I am only one, but I am one. I cannot do everything, but I can do something.
And I will not let what I cannot do interfere with what I can do. ~Edward Everett Hale
This weekend, I made the following post in my Notes on Facebook:
My friend Eden commented on the Cartoon FB profile pics: Putting up the cartoon picture isn't going to help those kids in even the least bit what-so-ever. And, for the most part, she's right. No more than posting your bra color or where you like to place your pocket book does for Breast cancer.
Still, it gets you to thinking....it's something at least. And one small act could lead to others that could make a greater impact. And thinking "What COULD I do?" I'm only 15. What could I offer?
Richard Bach says "Every problem has a gift for you in it's hands."
The problem: Child abuse The gift: Ways to prevent it
I need you, my friends, to provide the gift. I know many of you are adult survivors of abuse. I can't fix what happened to you as a child. And what I'm asking is hard, because it means you have to revisit that hell for a moment. But I would love to know what it is that YOU do as a parent that breaks the cycle. What do you do for your own children that makes that difference? I know, for my mom, it's many things: deciding to never hit...not spanking, not slapping, no violent physical contact ever. No verbal belittling. Remembering what it was like at my age.
I would like to compile a list of positive ideas for parenting to put here. I don't know how yet. A website? I'm more than willing to give up my status to post positive ways to stop the abuse. For abuse survivors thinking of being a parent, a list, a REAL list from REAL people with REAL solutions. One of my dearest friends is a child hood abuse survivor. Before she became a parent, her biggest concern was her own abuse. "What do I do? I have no role models to emulate. If I just had a list..." I think wanting to be a better parent was the first step.
For those of you who had wonderful parents, you could share something positive that your parents did that made such an impact that you made certain you did it with your children as well.
If you know someone who has something to offer, send them here. My email is open to everyone. My private email is indigo_al@yahoo.com.
Eden, I've only had a little over 12 hours to think on this. Will it do for a start?
In Peace,
Abbie Lyons
P.S. Any suggestions would be most welcome. All info will be kept private and any suggestions posted anonymously unless you state otherwise.
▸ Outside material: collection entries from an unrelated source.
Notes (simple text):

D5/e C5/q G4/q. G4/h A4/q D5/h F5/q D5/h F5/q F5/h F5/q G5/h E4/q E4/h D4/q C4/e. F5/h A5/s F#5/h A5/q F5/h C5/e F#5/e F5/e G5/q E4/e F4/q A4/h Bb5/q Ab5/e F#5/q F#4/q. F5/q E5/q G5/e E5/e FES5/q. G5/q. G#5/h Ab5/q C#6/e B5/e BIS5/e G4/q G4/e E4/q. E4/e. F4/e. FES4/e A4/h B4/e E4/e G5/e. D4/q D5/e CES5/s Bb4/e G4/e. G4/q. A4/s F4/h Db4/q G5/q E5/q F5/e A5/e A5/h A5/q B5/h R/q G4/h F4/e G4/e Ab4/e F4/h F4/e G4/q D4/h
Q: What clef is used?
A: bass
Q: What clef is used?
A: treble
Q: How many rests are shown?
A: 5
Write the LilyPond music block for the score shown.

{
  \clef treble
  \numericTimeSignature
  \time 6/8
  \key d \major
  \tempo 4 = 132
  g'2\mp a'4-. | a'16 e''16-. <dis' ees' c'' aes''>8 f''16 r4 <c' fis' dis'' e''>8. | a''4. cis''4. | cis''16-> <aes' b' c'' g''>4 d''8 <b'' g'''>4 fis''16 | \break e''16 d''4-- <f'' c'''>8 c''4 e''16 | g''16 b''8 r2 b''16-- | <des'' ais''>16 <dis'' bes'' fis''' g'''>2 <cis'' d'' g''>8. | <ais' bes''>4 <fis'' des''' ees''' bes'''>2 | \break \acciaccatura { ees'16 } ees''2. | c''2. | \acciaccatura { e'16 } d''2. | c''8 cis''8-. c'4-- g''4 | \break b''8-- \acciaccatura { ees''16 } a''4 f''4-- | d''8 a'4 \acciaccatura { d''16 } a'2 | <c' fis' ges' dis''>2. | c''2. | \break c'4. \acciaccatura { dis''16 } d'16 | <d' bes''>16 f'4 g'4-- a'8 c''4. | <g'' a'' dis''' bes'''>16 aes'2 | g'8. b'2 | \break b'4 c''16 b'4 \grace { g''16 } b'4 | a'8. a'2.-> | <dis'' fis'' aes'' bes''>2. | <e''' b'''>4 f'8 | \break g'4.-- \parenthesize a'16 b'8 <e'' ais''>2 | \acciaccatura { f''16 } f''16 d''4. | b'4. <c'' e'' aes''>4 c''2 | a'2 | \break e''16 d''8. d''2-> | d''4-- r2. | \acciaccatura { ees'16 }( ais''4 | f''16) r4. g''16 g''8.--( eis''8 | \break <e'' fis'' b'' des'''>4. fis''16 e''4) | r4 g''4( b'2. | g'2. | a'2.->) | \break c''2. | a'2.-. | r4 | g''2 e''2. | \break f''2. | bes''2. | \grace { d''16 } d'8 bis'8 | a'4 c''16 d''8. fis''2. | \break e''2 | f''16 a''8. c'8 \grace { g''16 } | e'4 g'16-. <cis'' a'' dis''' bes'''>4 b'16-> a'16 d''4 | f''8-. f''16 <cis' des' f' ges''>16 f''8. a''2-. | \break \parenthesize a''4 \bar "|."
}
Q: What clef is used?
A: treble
The notes, emails and calls I have received have been overwhelming. On one hand, I'm glad that there is so much support for this issue. On the other hand, I am saddened beyond belief. Because with almost every suggestion for prevention comes a story. A heart-breaking story. The grief and sadness I feel are overwhelming. One email had some of the most amazing suggestions, and I was so excited that I would be able to share them. Then, I read the post script....'I wish this is what my parents would do for me.'
God, you took me outside my own selfishness. And showed me what a truly broken heart is. Ever the teacher. Ever the gift giver. Ever the healer.